Un nouveau chapitre pour les enfants atteints de pLGG
Sandra Silvestri, M.D., PhD, Executive Vice President, Chief Medical Officer, Ipsen.
Pour les centaines d’enfants diagnostiqués chaque année en Europe avec un gliome pédiatrique de bas grade (pLGG), le parcours est rarement celui que les familles imaginent. Il est souvent long, complexe et bouleversant. Mais aujourd’hui, nous nous réjouissons de constater une avancée dans le paysage thérapeutique.
La Commission européenne (CE) a accordé une autorisation de mise sur le marché conditionnelle à la première thérapie ciblée en Europe destinée aux enfants atteints de pLGG avec altération du gène BRAF en rechute ou réfractaire, quel que soit le type d’altération BRAF.
En tant que médecin, j’ai pu constater à quel point l’incertitude pèse lourdement sur les familles d’enfants atteints de maladies graves. Avec le pLGG, il ne s’agit pas seulement d’un défi médical, mais bien souvent d’un combat qui s’inscrit dans la durée.
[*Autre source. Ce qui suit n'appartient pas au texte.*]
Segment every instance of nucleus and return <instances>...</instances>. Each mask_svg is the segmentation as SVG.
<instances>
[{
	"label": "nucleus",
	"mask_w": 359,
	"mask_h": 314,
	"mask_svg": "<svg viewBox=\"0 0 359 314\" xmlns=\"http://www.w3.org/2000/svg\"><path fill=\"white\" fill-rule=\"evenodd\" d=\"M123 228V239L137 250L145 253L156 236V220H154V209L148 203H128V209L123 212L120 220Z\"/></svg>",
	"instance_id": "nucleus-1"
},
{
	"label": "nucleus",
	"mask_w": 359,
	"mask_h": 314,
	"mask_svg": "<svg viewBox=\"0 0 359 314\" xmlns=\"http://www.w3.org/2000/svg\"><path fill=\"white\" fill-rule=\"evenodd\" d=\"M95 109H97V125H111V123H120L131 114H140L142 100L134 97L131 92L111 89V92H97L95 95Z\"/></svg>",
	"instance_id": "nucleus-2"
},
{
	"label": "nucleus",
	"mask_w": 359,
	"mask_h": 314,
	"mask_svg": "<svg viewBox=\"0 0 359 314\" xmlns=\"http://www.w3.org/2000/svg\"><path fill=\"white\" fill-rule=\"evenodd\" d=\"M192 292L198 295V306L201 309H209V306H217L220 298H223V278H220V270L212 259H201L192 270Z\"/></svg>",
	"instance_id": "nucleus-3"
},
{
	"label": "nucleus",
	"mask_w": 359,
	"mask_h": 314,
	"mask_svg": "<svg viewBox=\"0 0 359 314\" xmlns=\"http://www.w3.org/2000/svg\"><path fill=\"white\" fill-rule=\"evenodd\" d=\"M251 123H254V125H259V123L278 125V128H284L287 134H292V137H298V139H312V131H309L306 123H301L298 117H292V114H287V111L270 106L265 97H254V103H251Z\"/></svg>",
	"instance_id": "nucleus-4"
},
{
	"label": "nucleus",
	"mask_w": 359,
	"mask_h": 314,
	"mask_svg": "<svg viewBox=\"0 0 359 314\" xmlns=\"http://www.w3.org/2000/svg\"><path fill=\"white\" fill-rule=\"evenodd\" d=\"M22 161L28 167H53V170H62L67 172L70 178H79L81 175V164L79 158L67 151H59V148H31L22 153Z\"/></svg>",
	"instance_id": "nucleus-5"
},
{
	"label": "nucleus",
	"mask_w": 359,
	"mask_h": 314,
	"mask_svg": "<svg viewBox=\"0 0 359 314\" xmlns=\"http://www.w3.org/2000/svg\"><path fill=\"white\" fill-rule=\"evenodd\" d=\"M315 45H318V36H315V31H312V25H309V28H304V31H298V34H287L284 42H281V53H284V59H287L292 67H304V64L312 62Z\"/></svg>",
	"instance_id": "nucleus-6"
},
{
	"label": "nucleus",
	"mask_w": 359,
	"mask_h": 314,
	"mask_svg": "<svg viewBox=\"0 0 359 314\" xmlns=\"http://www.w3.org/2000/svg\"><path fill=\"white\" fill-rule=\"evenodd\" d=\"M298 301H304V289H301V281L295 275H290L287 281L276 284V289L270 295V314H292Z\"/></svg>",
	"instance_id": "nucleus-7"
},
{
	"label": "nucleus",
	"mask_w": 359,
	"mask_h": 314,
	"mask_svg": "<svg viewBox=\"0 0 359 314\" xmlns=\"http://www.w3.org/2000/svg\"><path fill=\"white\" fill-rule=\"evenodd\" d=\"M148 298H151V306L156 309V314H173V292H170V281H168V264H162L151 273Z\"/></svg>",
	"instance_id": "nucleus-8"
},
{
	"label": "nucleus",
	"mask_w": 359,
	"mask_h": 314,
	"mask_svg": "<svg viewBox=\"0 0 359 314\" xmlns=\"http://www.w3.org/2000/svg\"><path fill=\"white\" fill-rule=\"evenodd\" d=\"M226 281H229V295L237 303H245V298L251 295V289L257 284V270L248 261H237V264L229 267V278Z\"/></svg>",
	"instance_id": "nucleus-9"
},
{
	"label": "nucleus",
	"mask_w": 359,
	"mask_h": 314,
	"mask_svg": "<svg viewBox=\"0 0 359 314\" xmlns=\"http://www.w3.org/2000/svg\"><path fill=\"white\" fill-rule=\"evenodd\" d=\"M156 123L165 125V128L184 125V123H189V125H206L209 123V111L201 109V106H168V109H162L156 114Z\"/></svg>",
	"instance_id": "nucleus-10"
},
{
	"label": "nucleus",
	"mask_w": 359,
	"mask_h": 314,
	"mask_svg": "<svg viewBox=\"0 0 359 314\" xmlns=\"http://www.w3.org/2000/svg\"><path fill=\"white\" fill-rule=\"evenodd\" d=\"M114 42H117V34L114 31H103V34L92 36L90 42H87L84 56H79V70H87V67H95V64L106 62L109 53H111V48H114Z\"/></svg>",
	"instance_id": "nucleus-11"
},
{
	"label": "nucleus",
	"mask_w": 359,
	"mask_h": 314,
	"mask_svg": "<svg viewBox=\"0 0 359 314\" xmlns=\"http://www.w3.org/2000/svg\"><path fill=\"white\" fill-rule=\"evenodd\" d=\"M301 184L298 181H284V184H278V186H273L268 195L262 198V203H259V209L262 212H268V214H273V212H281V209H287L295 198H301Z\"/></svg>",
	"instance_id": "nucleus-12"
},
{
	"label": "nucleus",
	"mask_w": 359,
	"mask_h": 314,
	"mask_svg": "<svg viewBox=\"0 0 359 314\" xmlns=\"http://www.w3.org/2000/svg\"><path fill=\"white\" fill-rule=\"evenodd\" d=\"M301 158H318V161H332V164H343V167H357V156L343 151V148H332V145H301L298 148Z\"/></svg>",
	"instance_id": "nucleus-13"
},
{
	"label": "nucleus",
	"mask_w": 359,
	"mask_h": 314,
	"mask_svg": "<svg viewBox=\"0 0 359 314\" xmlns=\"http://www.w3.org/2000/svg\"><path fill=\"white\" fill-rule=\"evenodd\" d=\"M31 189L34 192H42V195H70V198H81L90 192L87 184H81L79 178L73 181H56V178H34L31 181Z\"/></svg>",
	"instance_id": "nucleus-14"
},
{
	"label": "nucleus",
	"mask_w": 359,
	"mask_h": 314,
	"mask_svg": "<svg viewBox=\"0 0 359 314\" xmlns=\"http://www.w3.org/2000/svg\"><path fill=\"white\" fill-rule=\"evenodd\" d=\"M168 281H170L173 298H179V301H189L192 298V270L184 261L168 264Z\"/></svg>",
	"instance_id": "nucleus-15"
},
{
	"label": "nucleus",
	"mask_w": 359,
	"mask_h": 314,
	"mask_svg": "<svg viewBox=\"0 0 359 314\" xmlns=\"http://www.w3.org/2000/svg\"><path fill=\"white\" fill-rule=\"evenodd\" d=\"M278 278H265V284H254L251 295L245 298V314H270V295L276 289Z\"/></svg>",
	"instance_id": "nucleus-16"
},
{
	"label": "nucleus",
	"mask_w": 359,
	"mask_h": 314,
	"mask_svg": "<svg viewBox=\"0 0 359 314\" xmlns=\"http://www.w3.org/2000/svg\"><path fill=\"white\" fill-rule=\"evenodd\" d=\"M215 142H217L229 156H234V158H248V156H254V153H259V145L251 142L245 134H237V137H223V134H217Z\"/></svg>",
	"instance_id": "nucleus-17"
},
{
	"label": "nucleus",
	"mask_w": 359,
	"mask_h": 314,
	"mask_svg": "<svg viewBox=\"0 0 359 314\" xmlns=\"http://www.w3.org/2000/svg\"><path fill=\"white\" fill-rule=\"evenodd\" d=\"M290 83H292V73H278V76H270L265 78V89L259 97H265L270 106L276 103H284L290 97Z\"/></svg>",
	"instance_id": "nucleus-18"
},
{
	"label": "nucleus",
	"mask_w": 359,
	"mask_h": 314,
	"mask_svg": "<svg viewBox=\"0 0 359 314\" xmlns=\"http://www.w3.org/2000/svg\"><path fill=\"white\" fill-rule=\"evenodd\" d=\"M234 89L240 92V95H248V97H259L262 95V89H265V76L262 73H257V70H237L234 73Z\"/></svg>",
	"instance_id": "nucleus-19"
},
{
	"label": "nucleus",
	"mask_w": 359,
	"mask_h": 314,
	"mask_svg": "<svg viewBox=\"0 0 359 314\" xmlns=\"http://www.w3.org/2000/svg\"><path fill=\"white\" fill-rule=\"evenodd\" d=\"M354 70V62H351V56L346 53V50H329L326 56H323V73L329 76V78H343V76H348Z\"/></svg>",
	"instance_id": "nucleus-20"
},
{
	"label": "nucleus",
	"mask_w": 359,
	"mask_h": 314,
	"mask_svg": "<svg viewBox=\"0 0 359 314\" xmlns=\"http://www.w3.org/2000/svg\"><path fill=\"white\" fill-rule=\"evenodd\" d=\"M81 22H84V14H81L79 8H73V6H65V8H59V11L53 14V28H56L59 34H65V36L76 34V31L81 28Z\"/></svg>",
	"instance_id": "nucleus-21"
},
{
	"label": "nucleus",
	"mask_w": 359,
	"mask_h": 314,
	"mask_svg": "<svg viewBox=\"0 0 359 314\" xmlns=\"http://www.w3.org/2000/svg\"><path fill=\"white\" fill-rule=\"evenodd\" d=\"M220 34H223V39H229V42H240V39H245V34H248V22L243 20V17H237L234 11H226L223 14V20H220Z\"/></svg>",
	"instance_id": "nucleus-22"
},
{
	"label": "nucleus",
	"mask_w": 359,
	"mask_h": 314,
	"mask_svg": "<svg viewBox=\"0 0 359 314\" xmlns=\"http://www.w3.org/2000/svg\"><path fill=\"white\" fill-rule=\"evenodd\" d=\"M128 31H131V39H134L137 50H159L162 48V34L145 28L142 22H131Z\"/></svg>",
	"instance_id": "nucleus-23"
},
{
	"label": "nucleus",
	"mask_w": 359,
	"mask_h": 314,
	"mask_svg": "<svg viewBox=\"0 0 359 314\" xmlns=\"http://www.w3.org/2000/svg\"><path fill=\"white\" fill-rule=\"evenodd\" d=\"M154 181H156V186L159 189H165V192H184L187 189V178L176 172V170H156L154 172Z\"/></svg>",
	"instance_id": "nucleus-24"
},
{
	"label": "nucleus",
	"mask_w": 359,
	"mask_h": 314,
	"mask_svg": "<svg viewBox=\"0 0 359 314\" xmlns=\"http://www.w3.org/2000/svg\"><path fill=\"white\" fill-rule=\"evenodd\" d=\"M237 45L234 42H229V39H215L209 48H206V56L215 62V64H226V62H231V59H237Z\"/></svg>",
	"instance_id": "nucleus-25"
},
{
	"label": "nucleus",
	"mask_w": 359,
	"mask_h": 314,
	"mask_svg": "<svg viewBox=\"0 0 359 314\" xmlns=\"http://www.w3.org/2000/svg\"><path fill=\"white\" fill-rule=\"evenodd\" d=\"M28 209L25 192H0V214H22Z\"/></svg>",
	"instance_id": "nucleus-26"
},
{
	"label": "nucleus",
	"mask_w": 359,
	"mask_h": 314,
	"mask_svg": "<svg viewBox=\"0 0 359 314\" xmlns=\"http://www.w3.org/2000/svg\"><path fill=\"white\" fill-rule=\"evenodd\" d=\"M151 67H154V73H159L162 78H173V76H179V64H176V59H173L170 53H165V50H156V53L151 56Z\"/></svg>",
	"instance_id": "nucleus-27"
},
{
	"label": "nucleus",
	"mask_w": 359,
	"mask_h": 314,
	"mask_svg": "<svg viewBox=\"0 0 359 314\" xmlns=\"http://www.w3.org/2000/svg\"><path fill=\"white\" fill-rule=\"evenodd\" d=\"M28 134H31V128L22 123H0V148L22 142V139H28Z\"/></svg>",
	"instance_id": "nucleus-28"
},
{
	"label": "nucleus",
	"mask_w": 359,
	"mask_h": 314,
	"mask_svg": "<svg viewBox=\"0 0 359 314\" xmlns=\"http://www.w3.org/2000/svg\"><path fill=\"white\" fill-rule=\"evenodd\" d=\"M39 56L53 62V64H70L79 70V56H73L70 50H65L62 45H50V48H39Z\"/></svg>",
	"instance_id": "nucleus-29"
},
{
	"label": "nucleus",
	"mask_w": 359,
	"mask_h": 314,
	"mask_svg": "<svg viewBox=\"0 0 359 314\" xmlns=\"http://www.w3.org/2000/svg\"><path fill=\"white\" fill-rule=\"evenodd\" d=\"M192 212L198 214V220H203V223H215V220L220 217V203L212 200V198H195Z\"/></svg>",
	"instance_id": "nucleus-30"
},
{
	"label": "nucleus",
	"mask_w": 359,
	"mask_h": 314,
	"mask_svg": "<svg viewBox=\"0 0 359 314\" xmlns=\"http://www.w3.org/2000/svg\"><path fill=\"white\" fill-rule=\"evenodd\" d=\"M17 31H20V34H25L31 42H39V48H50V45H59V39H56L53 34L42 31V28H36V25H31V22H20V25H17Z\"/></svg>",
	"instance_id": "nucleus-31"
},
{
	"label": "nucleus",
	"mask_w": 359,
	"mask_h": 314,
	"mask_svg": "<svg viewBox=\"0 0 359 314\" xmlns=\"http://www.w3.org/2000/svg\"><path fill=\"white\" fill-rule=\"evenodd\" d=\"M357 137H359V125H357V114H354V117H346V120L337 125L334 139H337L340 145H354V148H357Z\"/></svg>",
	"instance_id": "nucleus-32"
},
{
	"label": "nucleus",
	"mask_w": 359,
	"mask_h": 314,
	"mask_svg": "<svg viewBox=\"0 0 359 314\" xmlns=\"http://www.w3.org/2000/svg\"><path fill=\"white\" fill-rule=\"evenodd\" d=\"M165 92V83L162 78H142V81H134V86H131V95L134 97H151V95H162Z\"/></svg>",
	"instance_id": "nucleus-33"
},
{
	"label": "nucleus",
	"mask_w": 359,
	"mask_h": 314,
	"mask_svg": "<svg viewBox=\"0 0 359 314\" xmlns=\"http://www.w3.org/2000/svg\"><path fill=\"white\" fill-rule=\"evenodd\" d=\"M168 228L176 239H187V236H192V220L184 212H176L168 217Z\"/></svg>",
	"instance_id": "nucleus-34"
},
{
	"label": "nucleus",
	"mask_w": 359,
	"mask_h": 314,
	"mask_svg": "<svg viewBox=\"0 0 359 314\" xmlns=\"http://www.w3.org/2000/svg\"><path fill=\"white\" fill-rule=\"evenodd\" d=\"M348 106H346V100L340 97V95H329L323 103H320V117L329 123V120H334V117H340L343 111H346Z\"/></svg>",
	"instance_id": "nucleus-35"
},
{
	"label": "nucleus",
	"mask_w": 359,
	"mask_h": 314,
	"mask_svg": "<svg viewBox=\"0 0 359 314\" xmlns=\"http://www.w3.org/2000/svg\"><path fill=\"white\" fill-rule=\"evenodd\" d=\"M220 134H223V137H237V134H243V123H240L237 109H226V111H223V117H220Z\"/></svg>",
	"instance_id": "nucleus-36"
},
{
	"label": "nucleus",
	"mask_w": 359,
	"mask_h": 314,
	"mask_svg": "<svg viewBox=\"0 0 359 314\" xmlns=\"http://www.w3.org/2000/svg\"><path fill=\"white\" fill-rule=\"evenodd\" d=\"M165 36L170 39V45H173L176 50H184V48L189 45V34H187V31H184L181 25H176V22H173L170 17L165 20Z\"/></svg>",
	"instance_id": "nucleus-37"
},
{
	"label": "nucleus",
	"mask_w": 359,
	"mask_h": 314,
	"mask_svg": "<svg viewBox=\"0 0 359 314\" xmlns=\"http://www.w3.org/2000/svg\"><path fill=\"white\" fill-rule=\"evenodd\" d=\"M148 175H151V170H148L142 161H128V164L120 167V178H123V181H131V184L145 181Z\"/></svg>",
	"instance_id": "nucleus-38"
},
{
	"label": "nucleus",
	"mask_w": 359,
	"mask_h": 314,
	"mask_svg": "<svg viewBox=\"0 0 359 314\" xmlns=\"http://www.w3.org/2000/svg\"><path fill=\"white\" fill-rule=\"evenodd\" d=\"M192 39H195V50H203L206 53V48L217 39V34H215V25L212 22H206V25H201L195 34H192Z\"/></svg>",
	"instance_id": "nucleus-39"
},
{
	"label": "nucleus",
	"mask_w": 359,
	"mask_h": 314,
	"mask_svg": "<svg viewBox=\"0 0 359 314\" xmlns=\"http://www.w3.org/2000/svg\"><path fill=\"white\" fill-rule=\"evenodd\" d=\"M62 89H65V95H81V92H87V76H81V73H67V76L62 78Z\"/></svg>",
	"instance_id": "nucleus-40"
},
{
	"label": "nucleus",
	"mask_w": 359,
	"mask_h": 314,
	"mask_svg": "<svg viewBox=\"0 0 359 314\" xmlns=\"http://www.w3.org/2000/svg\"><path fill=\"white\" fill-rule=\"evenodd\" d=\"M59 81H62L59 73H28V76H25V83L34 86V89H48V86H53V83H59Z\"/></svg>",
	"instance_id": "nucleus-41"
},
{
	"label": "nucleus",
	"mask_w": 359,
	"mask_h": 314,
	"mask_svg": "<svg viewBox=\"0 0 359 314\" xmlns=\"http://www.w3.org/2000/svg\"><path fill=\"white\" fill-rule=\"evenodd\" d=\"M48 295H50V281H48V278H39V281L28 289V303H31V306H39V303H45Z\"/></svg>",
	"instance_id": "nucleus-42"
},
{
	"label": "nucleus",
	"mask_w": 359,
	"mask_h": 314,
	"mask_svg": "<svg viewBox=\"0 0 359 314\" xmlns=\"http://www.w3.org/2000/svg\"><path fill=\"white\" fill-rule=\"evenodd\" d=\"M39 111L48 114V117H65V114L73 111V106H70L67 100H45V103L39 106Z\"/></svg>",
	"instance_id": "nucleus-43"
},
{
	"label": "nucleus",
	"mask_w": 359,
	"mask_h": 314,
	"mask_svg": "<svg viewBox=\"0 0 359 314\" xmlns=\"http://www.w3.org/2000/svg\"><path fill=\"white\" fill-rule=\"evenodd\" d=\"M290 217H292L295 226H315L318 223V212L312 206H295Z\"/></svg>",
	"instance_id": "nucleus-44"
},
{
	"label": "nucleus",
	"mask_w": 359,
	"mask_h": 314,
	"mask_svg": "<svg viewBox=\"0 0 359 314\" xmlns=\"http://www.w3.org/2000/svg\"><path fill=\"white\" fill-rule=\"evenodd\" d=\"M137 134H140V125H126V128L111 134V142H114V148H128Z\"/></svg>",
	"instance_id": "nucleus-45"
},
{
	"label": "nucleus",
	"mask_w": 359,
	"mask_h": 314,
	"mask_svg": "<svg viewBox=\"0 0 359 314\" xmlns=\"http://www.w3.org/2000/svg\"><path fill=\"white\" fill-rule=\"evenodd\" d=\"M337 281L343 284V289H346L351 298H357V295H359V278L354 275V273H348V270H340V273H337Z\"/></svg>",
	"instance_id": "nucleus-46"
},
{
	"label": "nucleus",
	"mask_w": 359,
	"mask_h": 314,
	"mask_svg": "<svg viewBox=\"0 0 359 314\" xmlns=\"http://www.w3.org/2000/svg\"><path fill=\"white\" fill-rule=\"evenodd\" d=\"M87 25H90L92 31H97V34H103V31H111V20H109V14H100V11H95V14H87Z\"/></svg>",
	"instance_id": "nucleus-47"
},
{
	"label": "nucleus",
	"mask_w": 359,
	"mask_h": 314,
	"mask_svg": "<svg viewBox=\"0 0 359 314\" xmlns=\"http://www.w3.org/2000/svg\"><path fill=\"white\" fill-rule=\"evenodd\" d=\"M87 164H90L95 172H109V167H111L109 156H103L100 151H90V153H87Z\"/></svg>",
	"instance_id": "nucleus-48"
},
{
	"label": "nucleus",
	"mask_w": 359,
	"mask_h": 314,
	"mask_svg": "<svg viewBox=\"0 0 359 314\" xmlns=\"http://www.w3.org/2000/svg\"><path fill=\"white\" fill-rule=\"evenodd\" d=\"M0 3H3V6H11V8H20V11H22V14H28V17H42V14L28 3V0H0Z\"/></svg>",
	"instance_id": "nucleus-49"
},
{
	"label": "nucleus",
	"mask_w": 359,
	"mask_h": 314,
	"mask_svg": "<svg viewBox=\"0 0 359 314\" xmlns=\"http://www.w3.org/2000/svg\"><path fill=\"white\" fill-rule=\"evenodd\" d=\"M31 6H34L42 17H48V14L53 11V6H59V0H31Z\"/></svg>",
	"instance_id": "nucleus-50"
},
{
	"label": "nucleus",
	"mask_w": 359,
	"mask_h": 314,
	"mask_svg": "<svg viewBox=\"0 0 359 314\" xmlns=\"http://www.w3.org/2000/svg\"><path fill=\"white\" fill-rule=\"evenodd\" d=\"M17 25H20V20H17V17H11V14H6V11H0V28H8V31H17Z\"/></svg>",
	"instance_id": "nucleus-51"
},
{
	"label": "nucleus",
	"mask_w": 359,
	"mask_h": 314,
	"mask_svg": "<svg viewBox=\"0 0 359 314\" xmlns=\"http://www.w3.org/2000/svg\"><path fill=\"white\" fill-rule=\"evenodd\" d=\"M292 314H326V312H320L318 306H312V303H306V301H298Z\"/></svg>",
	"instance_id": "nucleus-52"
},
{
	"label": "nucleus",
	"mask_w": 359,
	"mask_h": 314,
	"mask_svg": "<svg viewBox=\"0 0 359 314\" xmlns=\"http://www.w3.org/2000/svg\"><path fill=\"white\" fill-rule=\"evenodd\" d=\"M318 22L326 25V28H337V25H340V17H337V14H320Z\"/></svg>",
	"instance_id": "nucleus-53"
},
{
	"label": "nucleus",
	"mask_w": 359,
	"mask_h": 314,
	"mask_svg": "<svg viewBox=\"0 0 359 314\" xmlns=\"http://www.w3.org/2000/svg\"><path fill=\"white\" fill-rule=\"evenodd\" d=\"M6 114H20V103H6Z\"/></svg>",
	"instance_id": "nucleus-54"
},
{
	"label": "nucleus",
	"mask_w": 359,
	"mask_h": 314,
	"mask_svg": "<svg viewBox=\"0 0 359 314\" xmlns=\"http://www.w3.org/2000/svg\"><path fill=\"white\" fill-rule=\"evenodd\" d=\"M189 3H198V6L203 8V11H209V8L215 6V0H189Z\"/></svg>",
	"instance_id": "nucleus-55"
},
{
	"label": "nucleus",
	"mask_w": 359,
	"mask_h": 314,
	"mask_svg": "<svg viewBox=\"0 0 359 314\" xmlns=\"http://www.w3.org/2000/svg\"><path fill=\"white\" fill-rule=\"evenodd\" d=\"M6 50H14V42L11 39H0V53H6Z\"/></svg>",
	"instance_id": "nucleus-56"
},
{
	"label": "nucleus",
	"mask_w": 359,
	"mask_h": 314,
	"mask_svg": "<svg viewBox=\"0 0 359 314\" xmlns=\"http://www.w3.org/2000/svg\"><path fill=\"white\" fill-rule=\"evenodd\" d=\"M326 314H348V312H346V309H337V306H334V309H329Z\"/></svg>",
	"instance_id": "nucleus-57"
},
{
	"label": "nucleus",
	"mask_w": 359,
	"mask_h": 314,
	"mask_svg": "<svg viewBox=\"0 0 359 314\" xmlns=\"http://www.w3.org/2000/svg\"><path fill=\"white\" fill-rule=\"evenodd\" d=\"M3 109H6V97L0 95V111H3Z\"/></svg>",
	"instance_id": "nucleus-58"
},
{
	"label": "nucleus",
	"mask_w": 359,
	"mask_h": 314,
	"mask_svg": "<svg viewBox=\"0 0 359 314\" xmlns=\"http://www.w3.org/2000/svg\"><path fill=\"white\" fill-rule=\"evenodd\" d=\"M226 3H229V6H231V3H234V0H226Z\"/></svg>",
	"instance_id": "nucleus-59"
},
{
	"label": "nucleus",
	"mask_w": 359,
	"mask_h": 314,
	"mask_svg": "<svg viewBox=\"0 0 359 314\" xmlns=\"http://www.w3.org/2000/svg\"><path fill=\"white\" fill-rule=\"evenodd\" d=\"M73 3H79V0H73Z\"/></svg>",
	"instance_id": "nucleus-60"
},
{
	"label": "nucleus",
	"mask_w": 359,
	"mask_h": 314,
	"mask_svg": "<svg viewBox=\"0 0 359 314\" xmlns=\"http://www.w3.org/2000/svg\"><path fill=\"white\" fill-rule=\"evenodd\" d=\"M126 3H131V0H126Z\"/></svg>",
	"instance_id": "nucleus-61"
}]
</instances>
Pour ces familles, cette autorisation représente quelque chose de véritablement nouveau : une option thérapeutique développée spécifiquement à partir de la biologie du pLGG.
Le pLGG est une tumeur cérébrale rare et invalidante, pouvant entraîner des conséquences neurologiques majeures et durables — perte de la vision, troubles de la parole, difficultés d’apprentissage — qui influencent le développement de l’enfant et sa qualité de vie jusqu’à l’âge adulte. Le traitement repose fréquemment sur la chirurgie et des chimiothérapies répétées, avec peu d’options en cas de rechute.
À l’heure où seule une faible proportion des nouveaux médicaments cible les maladies pédiatriques, cette autorisation constitue une avancée rare mais importante en oncologie pédiatrique.
L’autorisation de la CE reflète l’effort collectif des chercheurs, des cliniciens, des participants aux essais cliniques, des associations de patients et des équipes Ipsen, tous animés par une même détermination face à cette maladie. Je leur en suis profondément reconnaissant.
Mais l’autorisation n’est qu’un début. Notre priorité est désormais de veiller à ce que cette thérapie parvienne aux enfants et aux familles qui en ont besoin, partout en Europe. Nous sommes prêts à collaborer avec l’ensemble des parties prenantes au sein des États membres pour soutenir un accès rapide et équitable.
Les enfants vivant avec des cancers rares méritent davantage d’options. À eux, et aux familles qui n’ont jamais cessé d’espérer : nous continuerons.